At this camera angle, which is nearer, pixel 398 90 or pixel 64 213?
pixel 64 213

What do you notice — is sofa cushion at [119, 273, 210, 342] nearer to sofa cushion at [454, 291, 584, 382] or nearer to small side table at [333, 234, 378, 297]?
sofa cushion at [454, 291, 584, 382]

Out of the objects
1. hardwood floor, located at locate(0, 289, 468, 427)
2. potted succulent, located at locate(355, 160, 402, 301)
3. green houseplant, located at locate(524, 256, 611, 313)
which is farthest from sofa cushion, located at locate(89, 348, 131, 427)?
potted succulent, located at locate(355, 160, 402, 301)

########################################

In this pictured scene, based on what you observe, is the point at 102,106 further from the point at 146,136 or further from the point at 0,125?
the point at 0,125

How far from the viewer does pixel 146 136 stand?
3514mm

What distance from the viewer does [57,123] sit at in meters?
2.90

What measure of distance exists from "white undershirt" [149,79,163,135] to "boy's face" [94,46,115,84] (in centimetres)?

########################################

* **Objective**
Pick out every line in the entries above that contains the string "point", and copy each one in full.

* **Response to this task**
In this pictured scene, based on what you observe, is the point at 102,106 further from the point at 146,136 or further from the point at 0,125?
the point at 0,125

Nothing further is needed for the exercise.